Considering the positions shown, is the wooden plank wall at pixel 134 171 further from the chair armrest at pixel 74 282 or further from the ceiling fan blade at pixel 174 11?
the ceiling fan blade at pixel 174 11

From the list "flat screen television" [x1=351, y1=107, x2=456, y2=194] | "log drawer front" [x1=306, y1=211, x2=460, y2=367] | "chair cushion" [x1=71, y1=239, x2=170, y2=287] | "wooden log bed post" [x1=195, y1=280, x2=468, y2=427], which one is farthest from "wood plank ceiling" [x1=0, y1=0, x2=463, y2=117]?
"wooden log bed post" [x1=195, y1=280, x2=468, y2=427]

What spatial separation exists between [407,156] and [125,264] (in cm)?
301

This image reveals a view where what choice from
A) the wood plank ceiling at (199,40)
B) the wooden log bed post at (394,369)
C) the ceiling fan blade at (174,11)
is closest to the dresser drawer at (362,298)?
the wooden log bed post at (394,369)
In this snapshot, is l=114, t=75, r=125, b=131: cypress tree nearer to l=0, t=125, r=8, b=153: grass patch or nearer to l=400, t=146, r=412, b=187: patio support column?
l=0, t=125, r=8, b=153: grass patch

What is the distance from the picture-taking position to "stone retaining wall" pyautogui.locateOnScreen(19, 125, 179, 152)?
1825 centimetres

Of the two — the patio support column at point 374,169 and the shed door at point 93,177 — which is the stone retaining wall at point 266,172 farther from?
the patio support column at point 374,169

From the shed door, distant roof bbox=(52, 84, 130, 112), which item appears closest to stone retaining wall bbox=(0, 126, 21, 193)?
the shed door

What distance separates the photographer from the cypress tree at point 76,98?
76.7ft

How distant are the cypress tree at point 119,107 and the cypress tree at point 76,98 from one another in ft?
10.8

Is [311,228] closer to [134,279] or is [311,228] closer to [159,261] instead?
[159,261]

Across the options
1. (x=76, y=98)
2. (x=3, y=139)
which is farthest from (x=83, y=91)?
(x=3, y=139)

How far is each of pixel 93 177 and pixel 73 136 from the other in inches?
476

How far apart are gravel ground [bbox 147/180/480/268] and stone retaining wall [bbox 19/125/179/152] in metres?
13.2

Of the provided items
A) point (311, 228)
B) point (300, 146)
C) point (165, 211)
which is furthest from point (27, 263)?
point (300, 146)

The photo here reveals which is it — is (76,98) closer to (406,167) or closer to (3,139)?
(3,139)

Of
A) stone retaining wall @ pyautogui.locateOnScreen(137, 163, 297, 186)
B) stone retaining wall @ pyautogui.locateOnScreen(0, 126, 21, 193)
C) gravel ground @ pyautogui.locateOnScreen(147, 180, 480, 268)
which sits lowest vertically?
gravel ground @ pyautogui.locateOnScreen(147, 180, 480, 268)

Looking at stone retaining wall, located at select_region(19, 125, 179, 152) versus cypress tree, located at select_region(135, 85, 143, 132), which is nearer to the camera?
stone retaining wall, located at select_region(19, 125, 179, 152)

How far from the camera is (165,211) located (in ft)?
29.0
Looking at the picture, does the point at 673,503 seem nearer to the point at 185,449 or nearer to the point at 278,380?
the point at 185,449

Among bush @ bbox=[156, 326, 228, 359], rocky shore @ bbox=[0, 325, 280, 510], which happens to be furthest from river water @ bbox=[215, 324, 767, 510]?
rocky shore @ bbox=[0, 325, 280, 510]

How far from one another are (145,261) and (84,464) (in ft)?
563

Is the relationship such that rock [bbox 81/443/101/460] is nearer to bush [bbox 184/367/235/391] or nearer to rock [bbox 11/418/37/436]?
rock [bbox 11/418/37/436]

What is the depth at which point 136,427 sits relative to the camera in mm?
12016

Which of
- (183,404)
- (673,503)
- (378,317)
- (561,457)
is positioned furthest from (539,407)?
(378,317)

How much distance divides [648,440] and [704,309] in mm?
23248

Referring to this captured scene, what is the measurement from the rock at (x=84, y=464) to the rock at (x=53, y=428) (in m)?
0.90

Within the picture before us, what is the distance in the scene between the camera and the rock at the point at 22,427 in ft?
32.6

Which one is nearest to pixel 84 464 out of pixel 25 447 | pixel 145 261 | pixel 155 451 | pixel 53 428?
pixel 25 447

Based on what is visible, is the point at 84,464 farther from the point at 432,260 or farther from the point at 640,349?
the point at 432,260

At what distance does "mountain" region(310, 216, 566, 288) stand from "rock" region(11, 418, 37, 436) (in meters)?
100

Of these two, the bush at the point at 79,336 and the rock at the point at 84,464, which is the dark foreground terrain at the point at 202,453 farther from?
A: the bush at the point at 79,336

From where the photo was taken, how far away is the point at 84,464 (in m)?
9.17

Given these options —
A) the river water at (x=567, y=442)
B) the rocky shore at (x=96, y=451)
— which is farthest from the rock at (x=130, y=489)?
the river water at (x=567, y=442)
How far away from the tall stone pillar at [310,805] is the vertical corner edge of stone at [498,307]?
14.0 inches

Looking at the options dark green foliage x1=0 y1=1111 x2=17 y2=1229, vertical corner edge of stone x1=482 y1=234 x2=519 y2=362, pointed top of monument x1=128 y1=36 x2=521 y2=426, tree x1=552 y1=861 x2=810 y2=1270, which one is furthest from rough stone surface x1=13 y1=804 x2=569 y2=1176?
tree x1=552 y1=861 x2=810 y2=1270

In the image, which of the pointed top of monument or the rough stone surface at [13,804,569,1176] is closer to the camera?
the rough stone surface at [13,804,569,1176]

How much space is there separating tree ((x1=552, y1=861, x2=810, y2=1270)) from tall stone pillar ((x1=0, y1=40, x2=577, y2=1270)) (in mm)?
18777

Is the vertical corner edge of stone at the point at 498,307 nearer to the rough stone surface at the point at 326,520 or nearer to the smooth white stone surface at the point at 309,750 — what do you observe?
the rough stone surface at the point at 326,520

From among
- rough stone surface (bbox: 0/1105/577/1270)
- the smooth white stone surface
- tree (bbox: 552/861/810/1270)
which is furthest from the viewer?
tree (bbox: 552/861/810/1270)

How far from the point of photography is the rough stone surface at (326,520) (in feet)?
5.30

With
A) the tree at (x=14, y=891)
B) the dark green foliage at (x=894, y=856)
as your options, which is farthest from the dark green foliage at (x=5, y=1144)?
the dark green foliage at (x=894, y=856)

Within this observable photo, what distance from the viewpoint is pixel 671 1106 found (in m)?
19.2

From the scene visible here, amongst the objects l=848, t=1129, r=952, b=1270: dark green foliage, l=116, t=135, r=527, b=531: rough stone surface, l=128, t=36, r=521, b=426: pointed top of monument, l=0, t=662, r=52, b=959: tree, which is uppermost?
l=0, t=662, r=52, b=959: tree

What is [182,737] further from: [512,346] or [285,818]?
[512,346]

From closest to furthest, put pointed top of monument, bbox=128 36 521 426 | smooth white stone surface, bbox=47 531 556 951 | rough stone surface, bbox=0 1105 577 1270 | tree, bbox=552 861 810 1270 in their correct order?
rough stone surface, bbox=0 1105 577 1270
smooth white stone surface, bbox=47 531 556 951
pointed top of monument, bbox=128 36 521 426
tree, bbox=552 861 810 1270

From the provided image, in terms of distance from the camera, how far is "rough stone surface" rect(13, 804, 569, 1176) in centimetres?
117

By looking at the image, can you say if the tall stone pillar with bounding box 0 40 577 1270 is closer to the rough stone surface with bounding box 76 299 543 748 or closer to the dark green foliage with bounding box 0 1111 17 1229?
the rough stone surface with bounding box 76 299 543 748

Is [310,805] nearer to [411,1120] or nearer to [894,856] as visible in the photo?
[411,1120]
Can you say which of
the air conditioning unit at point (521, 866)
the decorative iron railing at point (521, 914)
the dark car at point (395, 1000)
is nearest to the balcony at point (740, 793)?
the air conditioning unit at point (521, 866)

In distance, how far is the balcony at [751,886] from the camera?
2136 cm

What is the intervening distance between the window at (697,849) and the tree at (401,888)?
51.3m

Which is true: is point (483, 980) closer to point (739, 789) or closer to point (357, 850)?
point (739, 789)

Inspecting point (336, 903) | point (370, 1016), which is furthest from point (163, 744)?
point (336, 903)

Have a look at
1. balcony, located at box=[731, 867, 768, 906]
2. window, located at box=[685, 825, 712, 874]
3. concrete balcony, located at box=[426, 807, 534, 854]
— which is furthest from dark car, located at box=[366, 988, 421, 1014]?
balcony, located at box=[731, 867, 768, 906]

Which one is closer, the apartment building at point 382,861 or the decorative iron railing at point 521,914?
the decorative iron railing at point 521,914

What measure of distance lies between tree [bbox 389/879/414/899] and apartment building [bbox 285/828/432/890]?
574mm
=-=-=
### Aim
Give again only the lines starting at the one that contains "From the provided" and running to the end of the data.

### Exercise result
From the provided image, in terms of distance from the camera, how far is "rough stone surface" rect(13, 804, 569, 1176) in centimetres?
117

By looking at the image, can you say if the tall stone pillar with bounding box 0 40 577 1270 is closer to the rough stone surface with bounding box 76 299 543 748 or closer to the dark green foliage with bounding box 0 1111 17 1229?
the rough stone surface with bounding box 76 299 543 748

Is [310,805] nearer to [411,1120] or nearer to [894,856] as visible in the photo?
[411,1120]
Can you say which of
the air conditioning unit at point (521, 866)
the decorative iron railing at point (521, 914)
the dark car at point (395, 1000)
is nearest to the balcony at point (740, 793)?
the air conditioning unit at point (521, 866)

In distance, how far is the balcony at [751,886] from the camera?
2136 cm

What is the intervening distance between the window at (697,849) and the tree at (401,888)?
51.3m

Which is true: is point (483, 980) closer to point (739, 789) or closer to point (357, 850)?
point (739, 789)

Inspecting point (336, 903) | point (370, 1016), which is furthest from point (163, 744)?
point (336, 903)

Have a look at
1. balcony, located at box=[731, 867, 768, 906]
2. window, located at box=[685, 825, 712, 874]
3. concrete balcony, located at box=[426, 807, 534, 854]
— which is furthest from dark car, located at box=[366, 988, 421, 1014]?
balcony, located at box=[731, 867, 768, 906]

Which one is closer, the apartment building at point 382,861 or the decorative iron railing at point 521,914?
the decorative iron railing at point 521,914

What measure of distance lies between tree [bbox 389/879/414/899] and apartment building [bbox 285/828/432/890]?
574mm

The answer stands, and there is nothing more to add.